魔法少女ミリアムの勇気が全てを救うと信じて――――
「――――という夢を見たのじゃ」
ここは工廠科そばのラウンジ。ソファの上にどっかりと胡坐を掻いたミリアムが長口上を終えたところ。
話を聞き終えたレギオンメンバーやシュッツエンゲルの反応は様々だった。
「何事かと思えば……。最後まで聞いて損しましたわ」
そう言って楓は紅茶のカップを口に運ぶ。何だかんだ言って、最後まで聞く時点で付き合いが良い。
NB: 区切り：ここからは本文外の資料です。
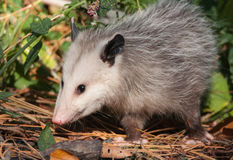 Opossum Stock Photography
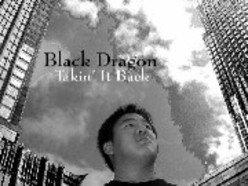 Image for Black Dragon
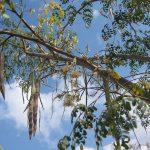 Lóretekfa, amelynek sok csodás gyógyulás köszönhető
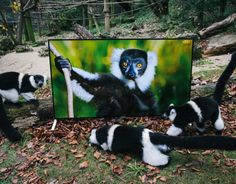 Conservation charity put 4K TVs into primate enclosures to show life-like footage to animals who'll be introduced to protected areas of their natural habitat from 2016 onwards. Goggle-eyed Lemurs in front of the 4K TV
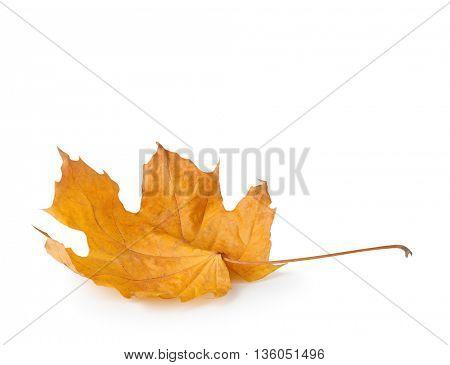Autumn maple leaf on white background.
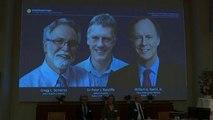 Nobel de Medicina para los estadounidenses Kaelin y Semenza y el británico Ratcliff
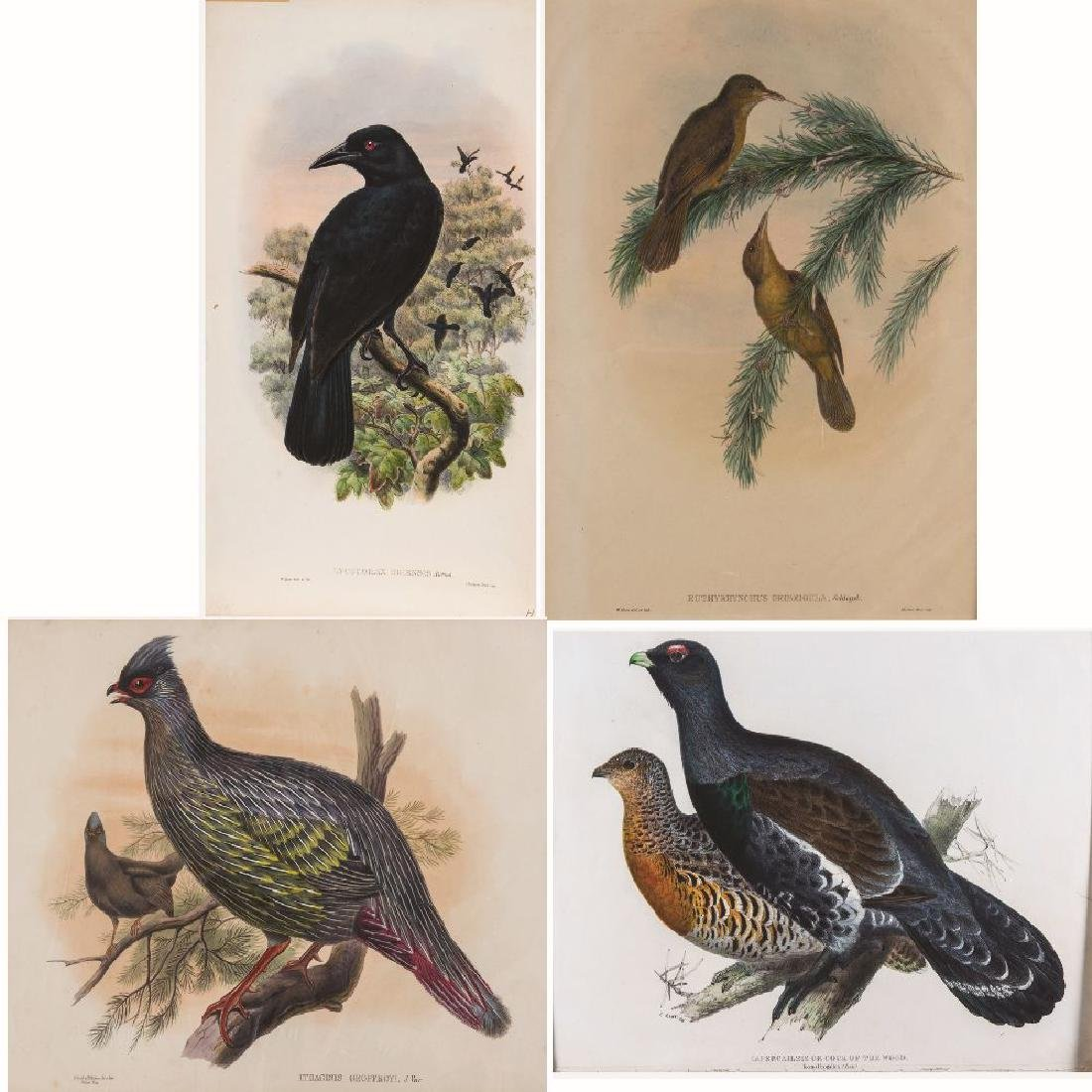 A Group of Four Colored Lithographs Depicting Birds by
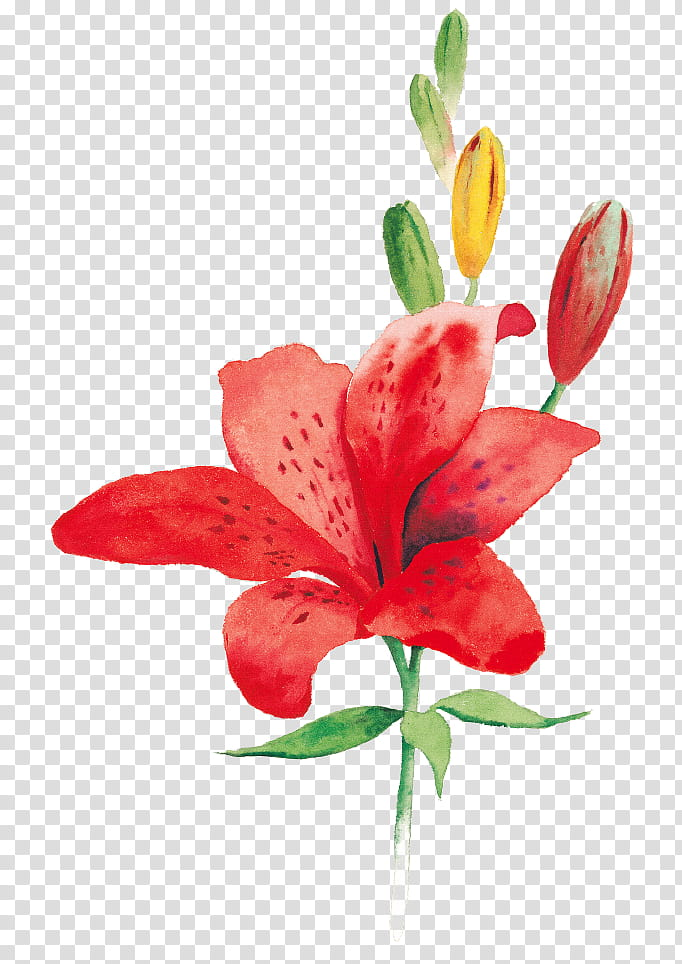 Like a Flower a Tree, red lily flower art transparent.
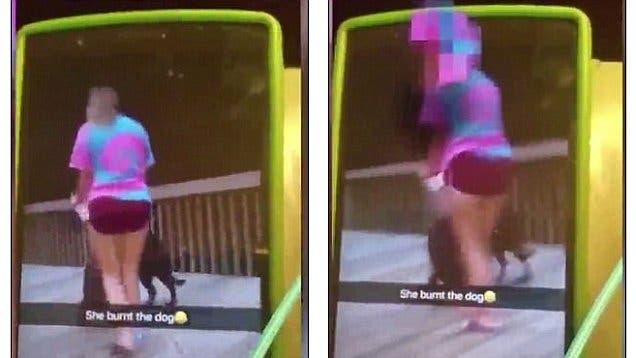 adolescentes chicas incendian fuego encendedor aerosol perro indefenso video snapchat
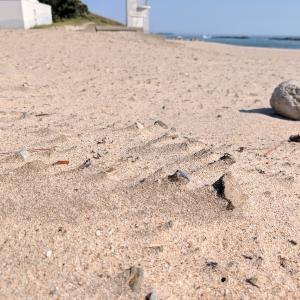 夏の忘れ物(台風後の砂浜で)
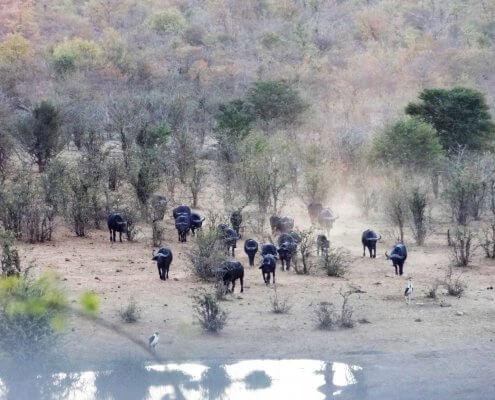 Zimbabwe Zambezi National Park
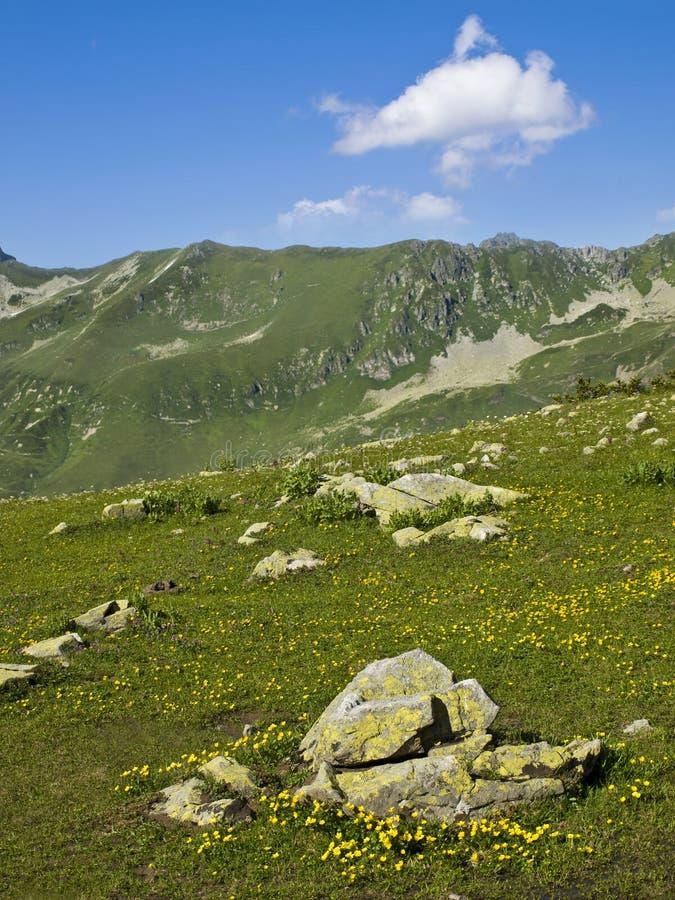 Bergängen som täckas med guling, blommar och stenar i vår arkivfoton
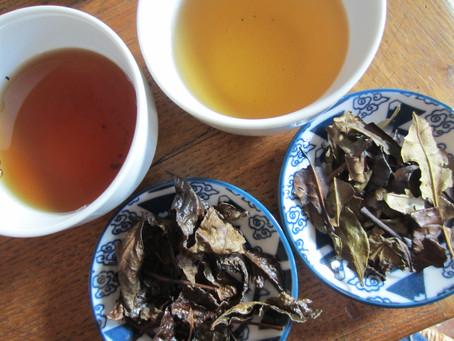 Ayez accès à des thés méconnus en France!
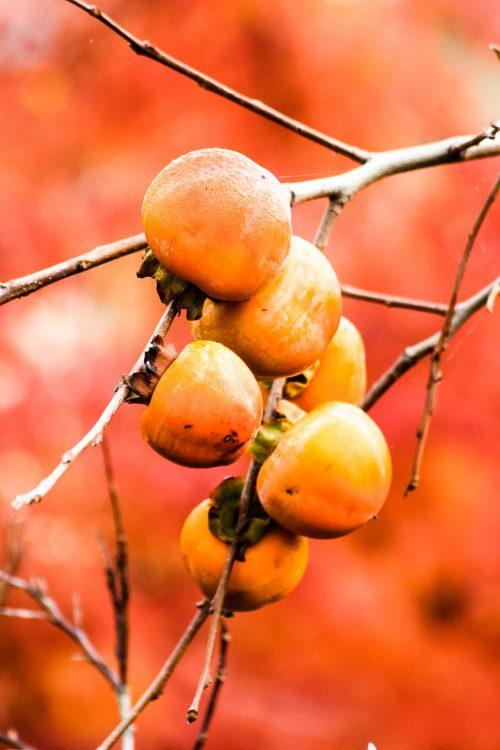 Kaki-Exotische-Früchte-in-Thailand-18-Sorten-die-man-probieren-muss-84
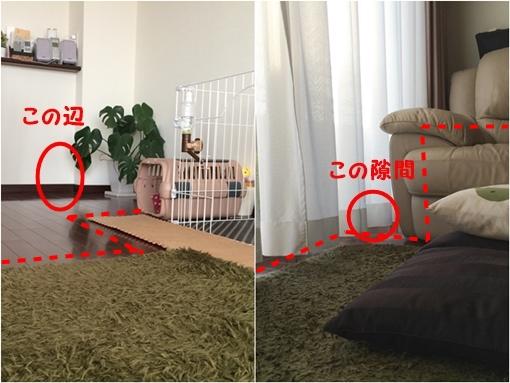 cats3_20150127180201a6a.jpg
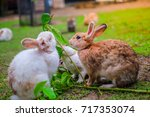 rabbits eating leaves in the... | Shutterstock . vector #717353074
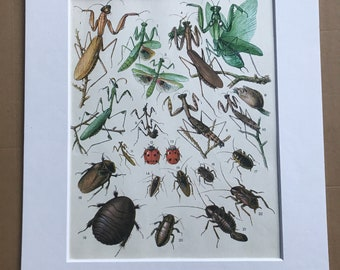 1984 Praying Mantises and Cockroaches Original Vintage Print - Praying Mantis Cockroach - Insect Art - Mounted and Matted - Available Framed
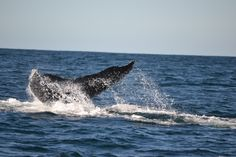 Zuid-Afrika - Plettenberg Bay - Whale tail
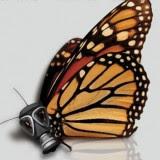 MonarchMonsanto-160x160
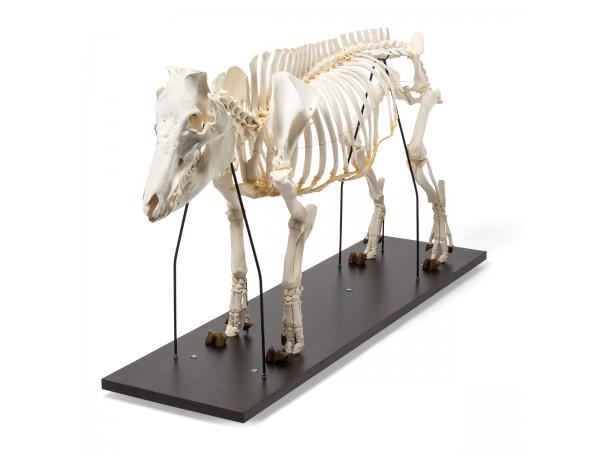 Vrouwelijk Varken Skelet Model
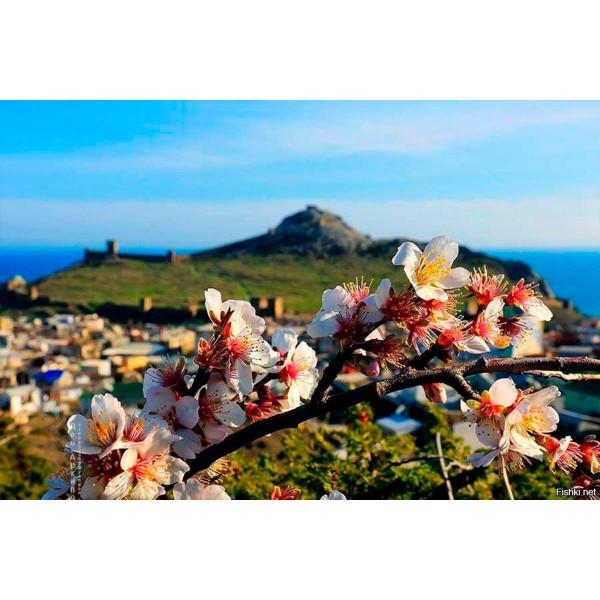 Весенний Крым: цветение миндаля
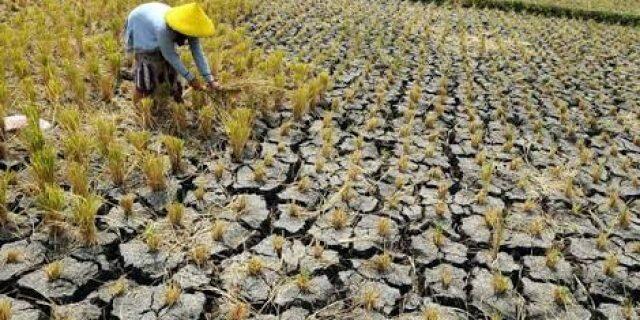 [COC GL] Degradasi Ekosistem Ubah Siklus Air Dunia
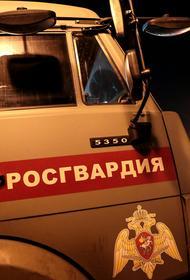 Росгвардия приложит все усилия для расследования убийства Абакара Капланова в РОВД в Махачкале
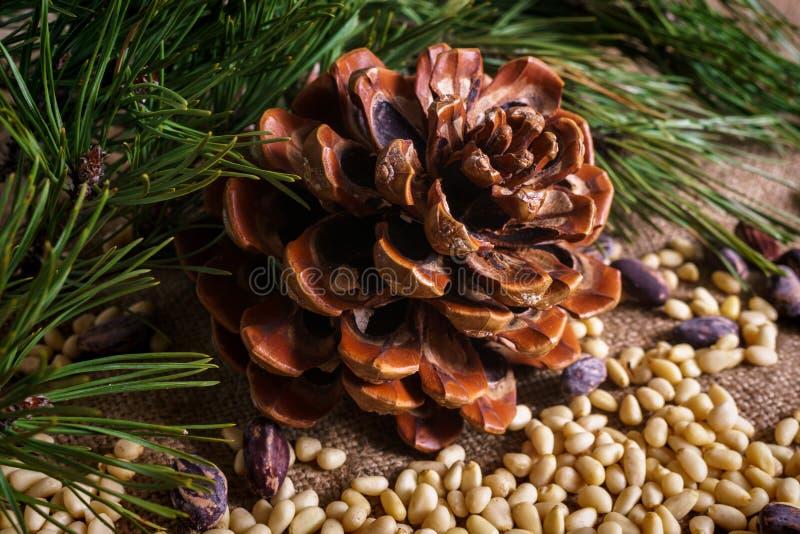 Kedarkona med skalade nötter på bordet royaltyfri bild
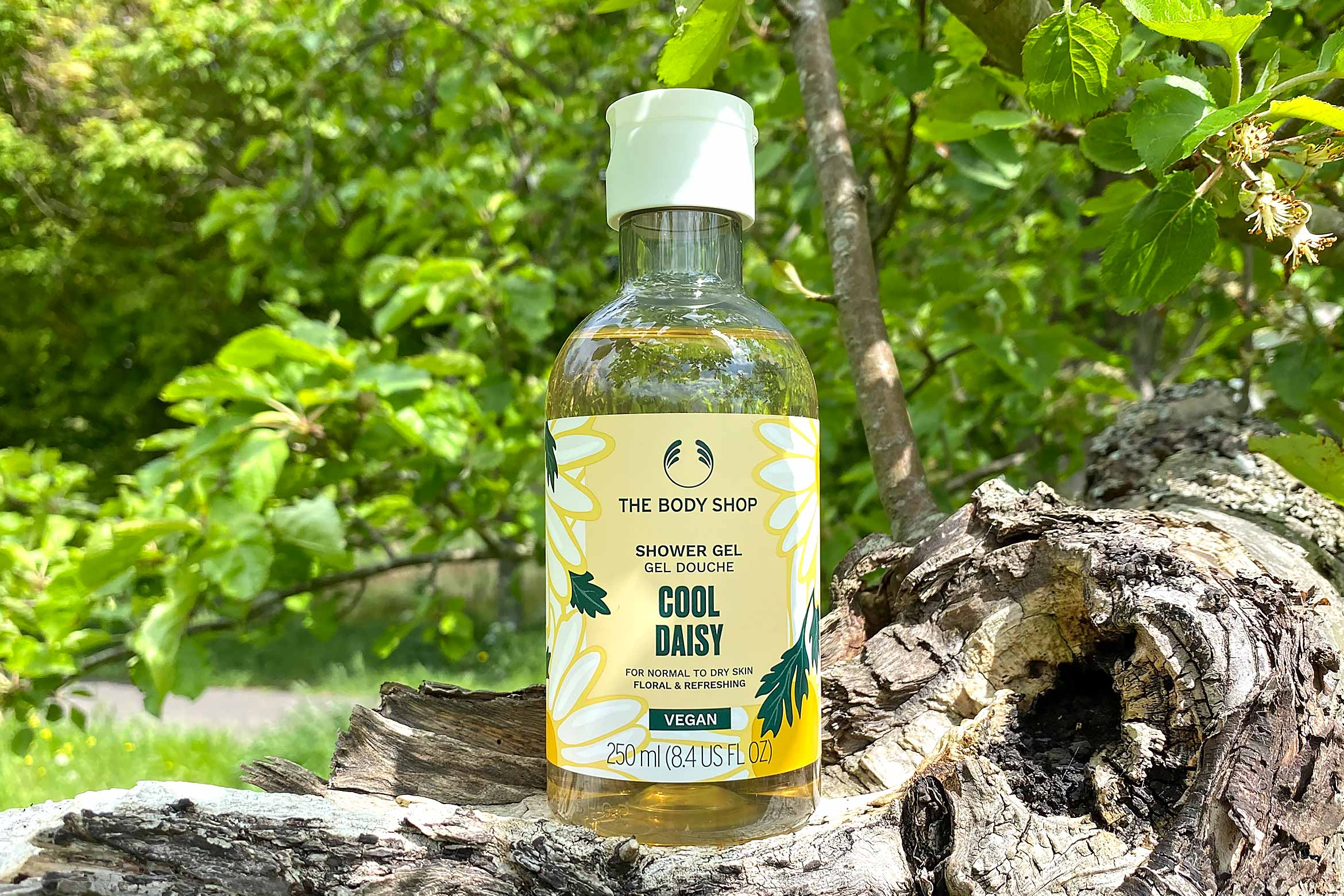 the body shop cool daisy shower gel review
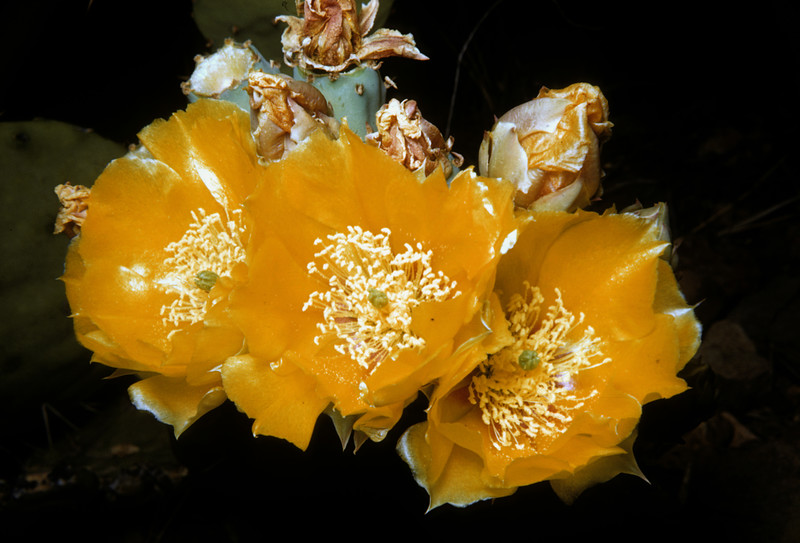 Englemann's Prickly Pear (Opuntia englemanni) Big Bend National Park, TX, 1958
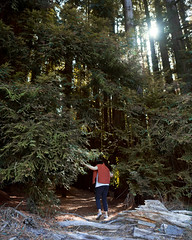 warburton redwoods-16 (brody_d_webb) Tags: warburton redwoods nature adventure victoria melbourne forest autumn olympus explore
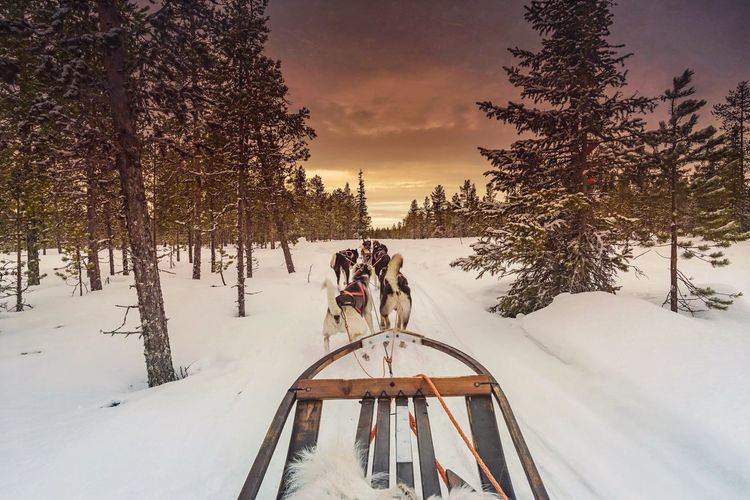 Dogs Pulling Sled On Snow Covered Field Against Cloudy Sky During Sunset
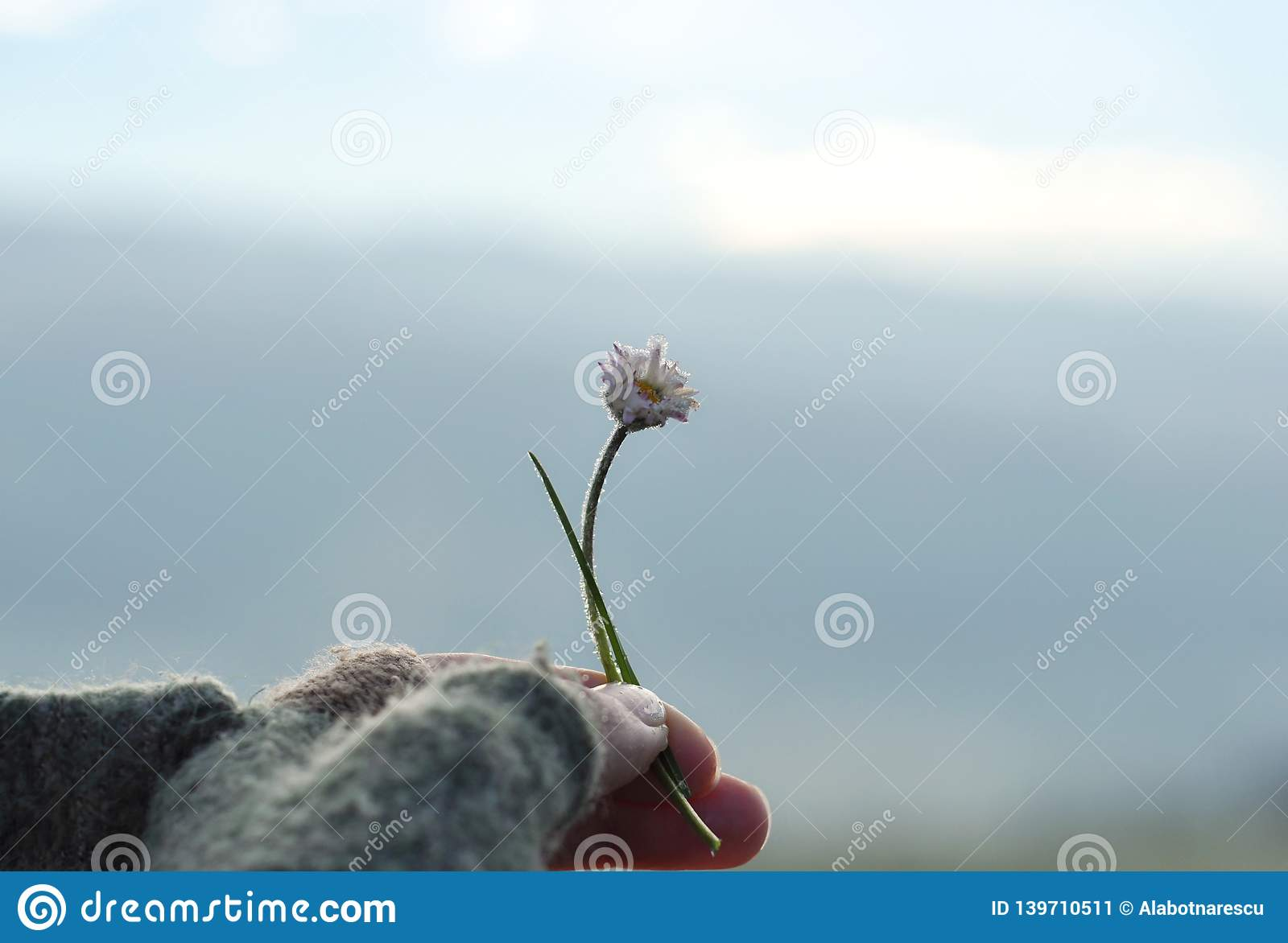 Girl with glove hand holding a beautiful white Daisy on the horizont. Beautiful tranquil nature represent peaceful moment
「夢にまで百由様を見るなんて、本当に大好きなんですね! 私もよく夢でお姉様と一緒になるんだ~」
「梨璃さんのは、夢は夢でも白昼夢じゃないですか?」
「ち、違うよぅ」
梨璃と二水は何やらおかしな方向へと話が進んでいる。
「ちょっとー! それ納得いかないわ!」
ミリアムの長話に異議を唱えたのは、物語の登場人物でもある百由だ。
「それじゃあまるで、私が幼女趣味の変態みたいじゃない!」
「違うのか?」
「私は幼女が好きなんじゃなくて、好きになった子がたまたま幼女だっただけよ!」
「変態は皆そう言うんじゃ。あと、わしは幼女ではないぞ」
そんなシュッツエンゲルとシルトの言い争いの中、ふと、二水が素朴な疑問を口にする。
「でも夢の割に、やけに具体的でしたねえ」
「うむ。起きてすぐに文字に起こしたからのう。お陰で午前中の講義がしんどかったぞ」
「えぇ……。まあ、物書きの端くれとして気持ちは分からないでもないですが……」
「そうじゃ! 今度『変身魔法少女制作委員会』にこの話を送ってみよう!」
いいことを思い付いたと言わんばかりに、ミリアムが声のトーンを上げる。
実は彼女の夢、とある魔法少女アニメの影響を強く受けていた。何せ夢に出てくるぐらいだから、いかに熱心なファンかは推して知るべし。
「上手くすればスピンオフ作品として採用されるやも。ふっふっふ、わしの頭の中の物語が地上波に流れる日も近い!」
「私は変態じゃなーい!」
こうして今日も工廠科の余暇は過ぎて行く。